*REQUIRED ACTION 1*: Write out the part of the film review that opens with the words containing "Source DVD Screener" and closes with "in the conflict.".
*REQUIRED ACTION 2*: Which James Dickey novel does the film review compare Essential Killing to?

*EXTRACT TO READ*:
◇ ◇ ◇ ◇

Poland / Norway / Ireland / Hungary, 2010

Credits

Review by Glenn Heath Jr.

Posted on 11 June 2011

Source DVD Screener

Go left or right? Kill or spare a life? Run or die? These are the essential survival decisions structuring Jerzy Skolimowski’s Essential Killing, an elemental escape film that dissolves politics, motives, and actions into the whispering wind of the frigid wilderness. Most of the early plot developments sending an unnamed Arab Insurgent into the wild are strangely ironic, personified by a procession of American soldiers distracted by the joys and pressures of non-military life (children, economics, marriage). It’s as if they have already mentally moved on from the battlefield, while the Insurgent is still deeply rooted in the conflict.

This odd thematic trend is consistent from the dank caves of Afghanistan to the stifling Eastern European snowscape where absurd fits of chance play a role in the Insurgent’s capture and sudden escape from American forces. It’s a sort of twisted predetermination that fragments all sense of ideology and reassurance, leaving the viewer entirely dependent on the natural rhythms of specific scenes. Ultimately, nature’s nooks and crannies, designed in shadow, snow, dirt, and moss, tether his manic singular trajectory to a place of texture. Close-ups of the Insurgent are anchored at ground level, and the occasional arterial blood spray or dripping wound often coats the rough and uneven surfaces filling the frame. Skolimowski juxtaposes the immediacy of these moments with monumental extreme long shots of valleys, mountains, and tree lines, constructing a lingering sense of the supernatural that cannot be shaken.

Skolimowksi’s films have always been about cornering psychologically fractured men, blurring their rationale, and sending them to hell. The reasons behind their continued suffering may vary: repression (Mike in Deep End), weakness (Anthony in The Shout), arrogance (Nowak in Moonlighting), and pride (Capt. Miller in The Lightship), yet the end result always succumbs to tragedy. The Insurgent at the center of Essential Killing is a perfect deconstruction of all these other men. He’s a wordless cipher, and the audience must build his personality and motives from the spare parts of disjointed flashbacks and distrusting flashforwards, incomplete bursts of imagery that challenge our preconceived notions about fundamentalism and American foreign policy. While the Insurgent might be the last in a long line of tortured souls populating the Skolimowski canon, he’s a clean slate filled in by our own instincts and ideas, a blank template for the extreme decision-making process inherent to moment-to-moment survival.

The tumultuous relationship between a character’s action and the viewer’s perspective has never been so apparent in Skolimowski’s work as it is in Essential Killing. Because the Insurgent never utters a word, relying totally on sudden actions and reactions, his experience becomes a mirror to our own nightmarish impressions of warfare, a cinematic realization of what James Dickey creates in his literary masterpiece To The White Sea. Skolimowski doesn’t have the advantage of WWII historiography, and the soldiers killed are American, not Japanese, yet the function of dissolving all outside influences in the fruitless pursuit of personal freedom remains the same. The Insurgent is not a product of his environment (be it in the desert or snow), but an organic part of it, a loosening seam in its withering fabric.

◇ ◇ ◇ ◇

*DATA SECTION*:
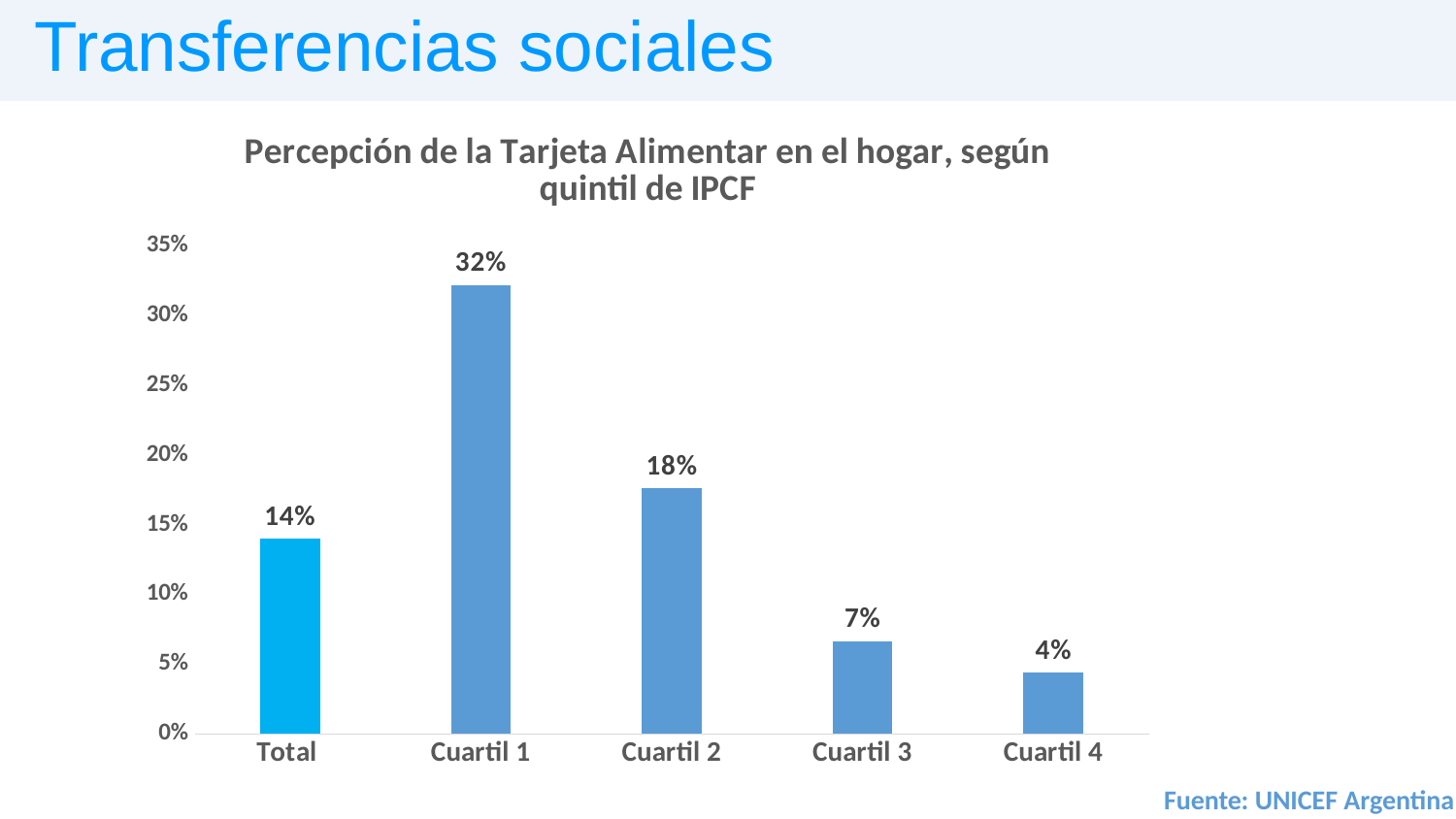
Which category has the lowest value? Cuartil 4 Is the value for Cuartil 1 greater or less than 30%? greater What is the difference between the values for Cuartil 1 and Cuartil 2? 14% What is the title of the chart? Percepción de la Tarjeta Alimentar en el hogar, según quintil de IPCF How many categories are shown on the x axis? 5 What is the value for Total? 14% Which category has the highest value? Cuartil 1 Do the values rise or fall from Cuartil 1 to Cuartil 4? fall Which is larger, the value for Cuartil 2 or the value for Cuartil 3? Cuartil 2 What is the value for Cuartil 1? 32% What is the value for Cuartil 4? 4% What kind of chart is shown on the slide? bar chart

◇ ◇ ◇ ◇

*TASK OUTPUT 1*:
Source DVD Screener

Go left or right? Kill or spare a life? Run or die? These are the essential survival decisions structuring Jerzy Skolimowski’s Essential Killing, an elemental escape film that dissolves politics, motives, and actions into the whispering wind of the frigid wilderness. Most of the early plot developments sending an unnamed Arab Insurgent into the wild are strangely ironic, personified by a procession of American soldiers distracted by the joys and pressures of non-military life (children, economics, marriage). It’s as if they have already mentally moved on from the battlefield, while the Insurgent is still deeply rooted in the conflict.

*TASK OUTPUT 2*: To The White Sea